### Reading text
Personal information
- Nationality: Indian
- Born: 1998 (age 27–28) Takkallapally Thanda, Yacharam mandal, Ranga Reddy district, Telangana, India
- Occupation: Mountaineer

Climbing career
- Major ascents: Mount Kilimanjaro (2018), Mount Everest (2019), Mount Elbrus (2019), Aconcagua (2020), Mount Kosciuszko (2020)

= Amgoth Tukaram =

Indian mountaineer

Amgoth Tukaram (born 1998) is an Indian mountaineer from Telangana. He has climbed major peaks in Asia, Africa, Europe, South America and Australia, including Mount Everest, Mount Kilimanjaro, Mount Elbrus, Aconcagua and Mount Kosciuszko.

Tukaram's mountaineering career developed through the National Cadet Corps (NCC) and formal mountaineering training. His expeditions have also been associated with messages concerning environmental protection, road safety, healthy living, national pride and community support.

==Early life==

Tukaram was born in Takkallapally Thanda in Yacharam mandal of Ranga Reddy district, Telangana. He was the youngest of five siblings and studied at a Tribal Welfare Residential School in Medak.

He became interested in the NCC after watching an NCC parade at the Parade Grounds in Hyderabad. He was subsequently selected through the NCC for mountaineering training.

==NCC and mountaineering training==

Tukaram joined the Nehru Institute of Mountaineering in Uttarkashi in 2014 after being selected through the NCC for mountaineering training.

He completed a basic mountaineering course at the Nehru Institute of Mountaineering with an A grade and subsequently undertook advanced mountaineering training at the Jawahar Institute of Mountaineering and Winter Sports in Jammu and Kashmir. His training record included recognition for mountaineering technique.

His NCC experience and mountaineering training formed the foundation for his subsequent high-altitude expeditions.

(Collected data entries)

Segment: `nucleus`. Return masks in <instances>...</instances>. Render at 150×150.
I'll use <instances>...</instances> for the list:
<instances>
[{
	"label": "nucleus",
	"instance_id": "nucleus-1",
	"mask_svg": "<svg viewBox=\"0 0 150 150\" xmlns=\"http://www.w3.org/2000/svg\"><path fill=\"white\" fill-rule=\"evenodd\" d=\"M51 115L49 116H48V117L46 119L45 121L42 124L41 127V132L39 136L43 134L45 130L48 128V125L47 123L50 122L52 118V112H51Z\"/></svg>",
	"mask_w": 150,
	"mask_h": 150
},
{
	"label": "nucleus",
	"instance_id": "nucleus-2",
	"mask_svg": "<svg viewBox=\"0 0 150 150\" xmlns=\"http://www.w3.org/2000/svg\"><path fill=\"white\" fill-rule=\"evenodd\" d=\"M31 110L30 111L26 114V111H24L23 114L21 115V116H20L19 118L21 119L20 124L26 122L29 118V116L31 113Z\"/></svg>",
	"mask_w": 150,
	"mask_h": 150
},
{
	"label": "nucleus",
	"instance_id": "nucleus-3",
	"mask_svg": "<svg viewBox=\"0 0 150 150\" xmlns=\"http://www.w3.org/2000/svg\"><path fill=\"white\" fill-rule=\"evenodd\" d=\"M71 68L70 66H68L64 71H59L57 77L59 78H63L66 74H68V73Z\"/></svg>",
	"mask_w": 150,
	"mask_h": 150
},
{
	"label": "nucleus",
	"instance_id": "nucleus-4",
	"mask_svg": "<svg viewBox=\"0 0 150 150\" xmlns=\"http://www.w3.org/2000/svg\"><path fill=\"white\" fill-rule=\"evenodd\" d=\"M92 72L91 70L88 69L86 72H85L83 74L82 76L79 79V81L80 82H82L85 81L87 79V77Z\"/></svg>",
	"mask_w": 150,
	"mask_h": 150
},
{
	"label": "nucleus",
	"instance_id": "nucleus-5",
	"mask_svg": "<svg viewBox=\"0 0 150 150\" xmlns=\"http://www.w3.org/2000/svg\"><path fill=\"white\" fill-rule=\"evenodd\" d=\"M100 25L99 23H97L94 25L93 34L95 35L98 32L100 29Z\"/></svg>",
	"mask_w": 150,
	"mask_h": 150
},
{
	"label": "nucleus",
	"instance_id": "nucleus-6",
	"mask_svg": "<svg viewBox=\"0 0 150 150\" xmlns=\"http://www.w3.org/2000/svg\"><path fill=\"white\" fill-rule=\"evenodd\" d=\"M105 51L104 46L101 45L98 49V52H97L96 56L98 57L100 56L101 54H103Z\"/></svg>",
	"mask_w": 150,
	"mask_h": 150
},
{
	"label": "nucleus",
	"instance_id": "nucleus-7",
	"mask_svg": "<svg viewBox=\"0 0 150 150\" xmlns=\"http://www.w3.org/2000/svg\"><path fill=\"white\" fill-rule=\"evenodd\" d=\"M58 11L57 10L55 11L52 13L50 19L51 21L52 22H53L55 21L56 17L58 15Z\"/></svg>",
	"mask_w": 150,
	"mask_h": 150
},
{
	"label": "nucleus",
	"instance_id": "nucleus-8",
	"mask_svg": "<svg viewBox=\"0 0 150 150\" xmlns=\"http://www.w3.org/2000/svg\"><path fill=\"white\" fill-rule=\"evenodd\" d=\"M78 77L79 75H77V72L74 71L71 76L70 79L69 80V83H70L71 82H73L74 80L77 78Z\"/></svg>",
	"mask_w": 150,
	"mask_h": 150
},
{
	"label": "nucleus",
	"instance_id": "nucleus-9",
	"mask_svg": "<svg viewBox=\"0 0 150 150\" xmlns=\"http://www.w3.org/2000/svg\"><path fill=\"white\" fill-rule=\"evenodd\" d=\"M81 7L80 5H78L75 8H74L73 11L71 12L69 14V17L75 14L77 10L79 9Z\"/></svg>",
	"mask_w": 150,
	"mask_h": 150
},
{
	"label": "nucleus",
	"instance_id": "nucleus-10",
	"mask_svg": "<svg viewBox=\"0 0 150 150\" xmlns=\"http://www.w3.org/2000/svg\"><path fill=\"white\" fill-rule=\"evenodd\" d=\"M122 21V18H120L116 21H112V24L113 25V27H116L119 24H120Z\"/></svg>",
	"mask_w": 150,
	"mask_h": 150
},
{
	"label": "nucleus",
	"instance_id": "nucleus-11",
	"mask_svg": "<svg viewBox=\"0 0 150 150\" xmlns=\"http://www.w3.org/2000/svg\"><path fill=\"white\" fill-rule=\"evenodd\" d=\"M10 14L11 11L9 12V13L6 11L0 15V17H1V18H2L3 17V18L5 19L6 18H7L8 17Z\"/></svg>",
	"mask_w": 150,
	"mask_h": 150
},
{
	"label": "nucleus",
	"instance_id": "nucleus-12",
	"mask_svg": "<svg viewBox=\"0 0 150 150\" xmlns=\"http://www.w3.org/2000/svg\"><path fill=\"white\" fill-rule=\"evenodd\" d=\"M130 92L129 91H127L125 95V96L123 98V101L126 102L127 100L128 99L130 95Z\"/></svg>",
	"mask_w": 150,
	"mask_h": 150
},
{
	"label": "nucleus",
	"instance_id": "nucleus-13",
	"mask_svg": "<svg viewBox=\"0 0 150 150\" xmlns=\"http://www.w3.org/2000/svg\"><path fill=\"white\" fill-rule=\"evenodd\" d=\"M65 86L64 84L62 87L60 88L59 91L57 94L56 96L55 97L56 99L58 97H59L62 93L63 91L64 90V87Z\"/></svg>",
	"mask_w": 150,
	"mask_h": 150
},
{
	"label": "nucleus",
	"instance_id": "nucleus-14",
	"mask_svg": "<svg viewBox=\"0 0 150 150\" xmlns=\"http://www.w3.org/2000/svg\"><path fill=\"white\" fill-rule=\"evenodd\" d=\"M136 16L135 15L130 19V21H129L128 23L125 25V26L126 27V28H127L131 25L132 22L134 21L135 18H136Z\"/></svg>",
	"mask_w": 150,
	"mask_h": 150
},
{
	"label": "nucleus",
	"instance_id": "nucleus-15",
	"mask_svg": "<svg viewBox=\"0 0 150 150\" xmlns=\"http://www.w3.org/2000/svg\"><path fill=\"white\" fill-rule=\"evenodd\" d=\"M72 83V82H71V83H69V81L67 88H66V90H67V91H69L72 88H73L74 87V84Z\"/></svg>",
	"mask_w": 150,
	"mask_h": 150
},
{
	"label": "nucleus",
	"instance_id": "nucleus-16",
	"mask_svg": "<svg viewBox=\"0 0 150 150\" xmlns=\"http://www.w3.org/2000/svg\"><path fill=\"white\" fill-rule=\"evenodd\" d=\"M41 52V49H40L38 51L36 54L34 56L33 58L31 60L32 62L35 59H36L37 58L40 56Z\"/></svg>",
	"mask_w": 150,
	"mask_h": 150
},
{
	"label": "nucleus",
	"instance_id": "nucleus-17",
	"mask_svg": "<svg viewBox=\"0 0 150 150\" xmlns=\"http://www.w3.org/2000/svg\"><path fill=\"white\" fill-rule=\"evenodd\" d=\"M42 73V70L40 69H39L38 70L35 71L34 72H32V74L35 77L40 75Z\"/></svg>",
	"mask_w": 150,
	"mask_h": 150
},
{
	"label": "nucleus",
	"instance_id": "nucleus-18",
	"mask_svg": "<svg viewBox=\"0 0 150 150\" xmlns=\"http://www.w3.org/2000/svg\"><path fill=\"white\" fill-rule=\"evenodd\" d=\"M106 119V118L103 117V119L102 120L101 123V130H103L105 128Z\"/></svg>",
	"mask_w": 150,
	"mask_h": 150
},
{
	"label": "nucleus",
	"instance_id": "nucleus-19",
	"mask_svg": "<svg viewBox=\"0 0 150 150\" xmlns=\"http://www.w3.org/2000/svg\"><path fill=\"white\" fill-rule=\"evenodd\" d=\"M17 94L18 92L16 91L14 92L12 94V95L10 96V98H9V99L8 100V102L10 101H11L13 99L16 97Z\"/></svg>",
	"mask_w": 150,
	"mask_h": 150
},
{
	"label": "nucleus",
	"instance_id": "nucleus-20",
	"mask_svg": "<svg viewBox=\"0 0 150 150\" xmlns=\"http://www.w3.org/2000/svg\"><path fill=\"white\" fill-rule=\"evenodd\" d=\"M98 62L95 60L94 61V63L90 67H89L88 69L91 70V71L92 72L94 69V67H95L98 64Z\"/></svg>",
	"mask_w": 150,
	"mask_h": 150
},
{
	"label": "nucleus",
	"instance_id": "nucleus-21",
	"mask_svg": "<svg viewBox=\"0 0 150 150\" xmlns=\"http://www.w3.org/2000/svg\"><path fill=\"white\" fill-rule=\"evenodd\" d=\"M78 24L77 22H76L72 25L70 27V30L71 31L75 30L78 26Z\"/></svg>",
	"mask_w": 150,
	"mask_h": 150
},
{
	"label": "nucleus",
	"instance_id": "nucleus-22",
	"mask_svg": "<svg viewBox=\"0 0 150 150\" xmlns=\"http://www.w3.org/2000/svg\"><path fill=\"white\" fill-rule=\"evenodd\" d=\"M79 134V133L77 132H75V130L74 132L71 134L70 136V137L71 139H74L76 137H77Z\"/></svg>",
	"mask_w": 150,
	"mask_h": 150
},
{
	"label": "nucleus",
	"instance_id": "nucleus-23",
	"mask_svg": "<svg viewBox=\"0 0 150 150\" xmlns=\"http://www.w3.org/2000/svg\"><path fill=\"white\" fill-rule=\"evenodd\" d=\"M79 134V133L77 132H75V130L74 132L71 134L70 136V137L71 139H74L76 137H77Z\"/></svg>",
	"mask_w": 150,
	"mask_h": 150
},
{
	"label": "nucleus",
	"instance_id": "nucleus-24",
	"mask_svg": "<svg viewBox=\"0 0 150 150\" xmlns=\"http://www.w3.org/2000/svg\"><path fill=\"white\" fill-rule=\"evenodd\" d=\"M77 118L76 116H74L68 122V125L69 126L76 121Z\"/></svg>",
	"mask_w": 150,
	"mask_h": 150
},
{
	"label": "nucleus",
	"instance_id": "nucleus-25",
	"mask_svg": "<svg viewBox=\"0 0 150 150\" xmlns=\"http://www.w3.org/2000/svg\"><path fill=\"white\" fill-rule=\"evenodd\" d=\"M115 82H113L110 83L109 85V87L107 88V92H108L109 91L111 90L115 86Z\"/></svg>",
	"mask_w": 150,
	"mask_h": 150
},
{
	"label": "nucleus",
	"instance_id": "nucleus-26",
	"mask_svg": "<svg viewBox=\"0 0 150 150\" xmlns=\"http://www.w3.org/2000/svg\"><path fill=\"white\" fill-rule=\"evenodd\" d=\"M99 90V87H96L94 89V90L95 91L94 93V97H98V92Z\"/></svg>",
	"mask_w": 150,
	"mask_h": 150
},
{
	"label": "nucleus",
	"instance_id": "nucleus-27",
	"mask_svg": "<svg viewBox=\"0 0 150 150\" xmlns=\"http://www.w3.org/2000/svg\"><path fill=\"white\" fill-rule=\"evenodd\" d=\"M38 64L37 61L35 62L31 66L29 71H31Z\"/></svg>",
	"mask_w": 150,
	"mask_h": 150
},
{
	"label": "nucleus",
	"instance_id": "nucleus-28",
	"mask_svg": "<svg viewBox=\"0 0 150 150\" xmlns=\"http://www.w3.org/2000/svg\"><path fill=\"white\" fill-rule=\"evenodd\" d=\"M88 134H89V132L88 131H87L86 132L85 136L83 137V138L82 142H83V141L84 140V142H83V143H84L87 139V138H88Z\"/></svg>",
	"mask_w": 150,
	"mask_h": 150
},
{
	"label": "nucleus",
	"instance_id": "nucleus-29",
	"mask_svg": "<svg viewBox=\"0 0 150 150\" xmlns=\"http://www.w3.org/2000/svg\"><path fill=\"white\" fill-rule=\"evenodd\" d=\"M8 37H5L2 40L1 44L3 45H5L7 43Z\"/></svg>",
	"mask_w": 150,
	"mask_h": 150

### Exercise requirements
Pick up the biography of mountaineer Amgoth Tukaram after its final sentence and continue writing it.

### Solved problem
==Mountaineering career==

Tukaram's early Himalayan ascents included Mount Norbu in 2016, Mount Rudugaira in 2017 and Stok Kangri in 2017. He subsequently climbed major peaks in Africa, Asia, Europe, South America and Australia.

===Major mountaineering achievements===

| Summit | Location | year | Significance |
|---|---|---|---|
| Mount Norbu | India | June 2016 | Early Himalayan ascent associated with Telangana Formation Day. |
| Mount Rudugaira | India | June 2017 | Himalayan ascent associated with a public message promoting Khadi. |
| Stok Kangri | India | July 2017 | Expedition associated with the display of a large Indian national flag. |
| Mount Kilimanjaro | Tanzania, Africa | July 2018 | Highest mountain in Africa; expedition associated with the Indian national flag and road-safety and helmet awareness. |
| Mount Everest | Nepal | 22 May 2019 | Summited via the South Col route; expedition associated with an environmental-awareness message. |
| Mount Elbrus | Russia, Europe | 27 July 2019 | Highest mountain in Europe according to the commonly used geographical convention; expedition associated with an anti-drug awareness message. |
| Aconcagua | Argentina, South America | January 2020 | Highest mountain outside Asia; summit reached on India's Republic Day and associated with environmental messaging. |
| Mount Kosciuszko | Australia | March 2020 | Highest mountain on mainland Australia; expedition associated with support for communities and wildlife affected by Australian bushfires. |

===Mount Kilimanjaro===

In July 2018, Tukaram climbed Mount Kilimanjaro in Tanzania, the highest mountain in Africa. During the expedition, he carried the Indian national flag and promoted awareness of helmet use and road safety.

Following the ascent, Tukaram received public recognition and later met President Ram Nath Kovind.

===Mount Everest===

Tukaram climbed Mount Everest on 22 May 2019 using the South Col route from Nepal.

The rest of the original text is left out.